Reflections from the hardest year
March 13, 2020, one year ago today was the last normal day for me, both professionally and personally. On March 14, NC's governor closed all schools. BCS announced that Monday and Tuesday would be work days and Wednesday would be our first virtual learning day. I have never been as busy in the library as I was those two work days. We had hordes of teachers in the library, working through issues, some learning the basics of Google Classroom and Canvas from their coworkers who had been using them, and asking all the questions.
I'm so grateful that I had childcare for those days. But that changed the next week.
I spent spring 2020 working at home and trying to balance being a parent and a librarian in the same space. I could have murdered my partner and am grateful every day that he began rebounding from a depressed phase in April so that I didn't have to.
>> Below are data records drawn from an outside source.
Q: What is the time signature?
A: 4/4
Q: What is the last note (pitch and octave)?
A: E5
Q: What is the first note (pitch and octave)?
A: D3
I literally had to start going to therapy. I haven't stopped yet.
The boys watched way too much TV and I made way too many cookies (and gained 20 pounds while I was at it). I tried to keep exercising but had no motivation. I barely got dressed. I was in survival mode and I wasn't a very good parent or librarian. It was impossible to do either one well without completely giving up on the other one. If the situation taught us anything, it's that free public education exists as a social structure so that parents can work and keep the economy afloat.
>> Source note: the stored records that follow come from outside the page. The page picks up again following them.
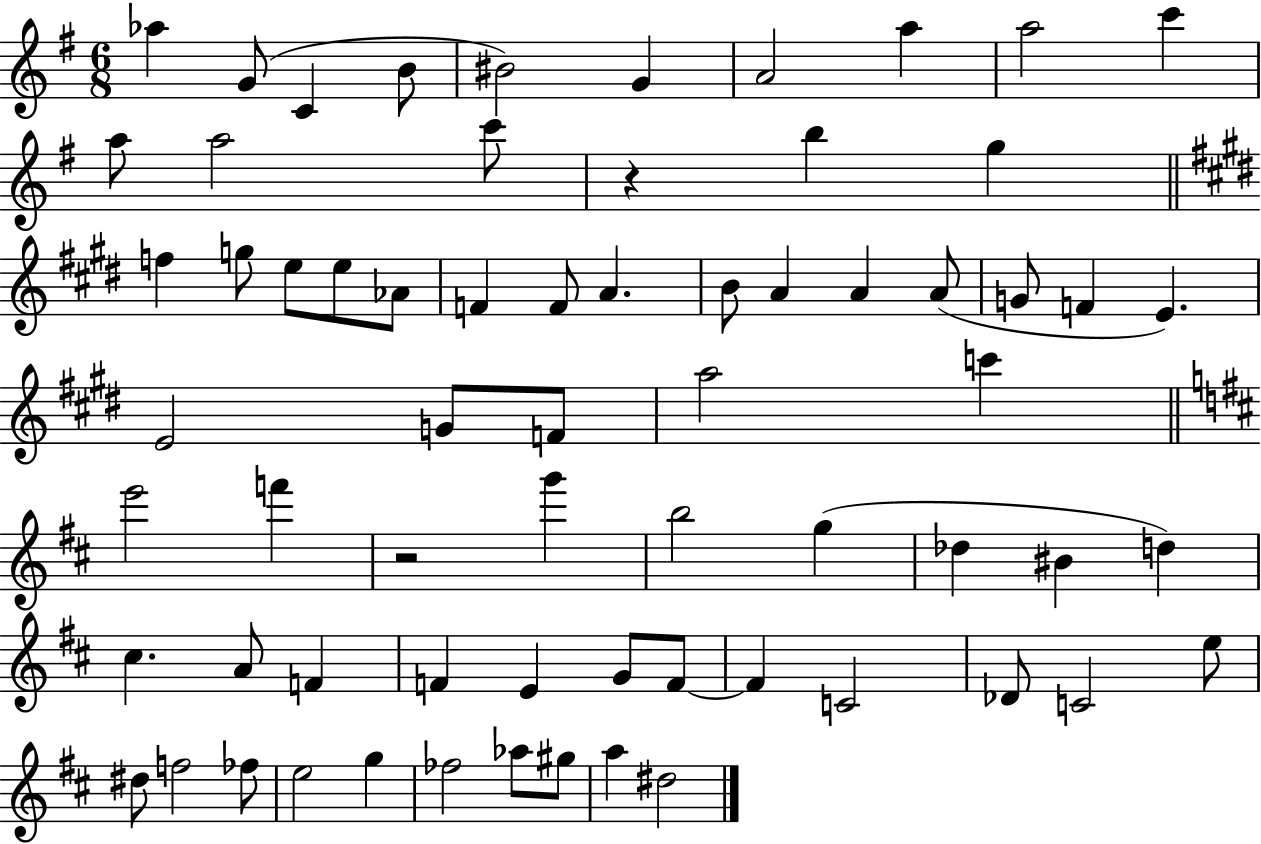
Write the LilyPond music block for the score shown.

{
  \clef treble
  \numericTimeSignature
  \time 6/8
  \key g \major
  aes''4 g'8( c'4 b'8 | bis'2) g'4 | a'2 a''4 | a''2 c'''4 | \break a''8 a''2 c'''8 | r4 b''4 g''4 | \bar "||" \break \key e \major f''4 g''8 e''8 e''8 aes'8 | f'4 f'8 a'4. | b'8 a'4 a'4 a'8( | g'8 f'4 e'4.) | \break e'2 g'8 f'8 | a''2 c'''4 | \bar "||" \break \key d \major e'''2 f'''4 | r2 g'''4 | b''2 g''4( | des''4 bis'4 d''4) | \break cis''4. a'8 f'4 | f'4 e'4 g'8 f'8~~ | f'4 c'2 | des'8 c'2 e''8 | \break dis''8 f''2 fes''8 | e''2 g''4 | fes''2 aes''8 gis''8 | a''4 dis''2 | \break \bar "|."
}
I discovered that I think capitalism is ridiculous and that we should really find ways to get at least a little bit of socialism into what we're doing.
Summer was better, and I spent it doing next to nothing. I listened to audiobooks and put on my swimsuit and went outside to play in the water with the boys. I was able to get some of the weight back off, and the simple ability to go outside did wonders for my mental health. But it was really that I was able to just be one thing at a time, a parent, that made the difference. I missed traveling, but I felt better.
We saved a lot of money. We isolated and were able to take the boys to their grandparents' for a few days in July.
I listened to a metric ton of audiobooks, escaping into them to quiet my brain.
When school started back up virtually, I was hopeful that it would be better because we had a new childcare arrangement, one that would only shutdown if there were Covid cases. One of the boys had other ideas and could not (and still hasn't) mentally figured out how to use the toilet for poop. He would make it a few weeks and then have to stay out for the rest of the month. Jason was already working from home, so the little would just stay with him. I'm grateful that's the case, but it's really hard.
School wasn't really any better but at least I was able to be a librarian in my library and a parent at home. I took some personal days so we could all go to the beach with my parents. We were worried about bringing the disease to them, but we did it anyway. It was magical. We came home and went on hikes and pretended we weren't dreading what was coming.
And then it was winter all of a sudden. And it was terrible. I hate being cold. I hate going outside and being cold. But what the heck else were we going to do? We'd been at our house for an eternity. Jason and I had planned to leave the boys with my parents over our winter break and go somewhere far away because he'd managed to get a full two weeks off at the same time as me. We obviously couldn't do that anymore. My therapist told me to go to the beach again, but I couldn't make it work. I bought an exercise bike, probably the most expensive thing I've ever paid for outright, instead. We saved more money. I got big ideas about all the changes that need to happen to our house and giant backyard. I did like two of them.
Now here we are, on the cusp of spring again, with vaccines fairly available to those who would like to get one. The day I drove to TN for my first dose was cold and clear, and I enjoyed it SO MUCH.
This last year has been so hard, but a few really good things have happened. And I learned a lot about myself.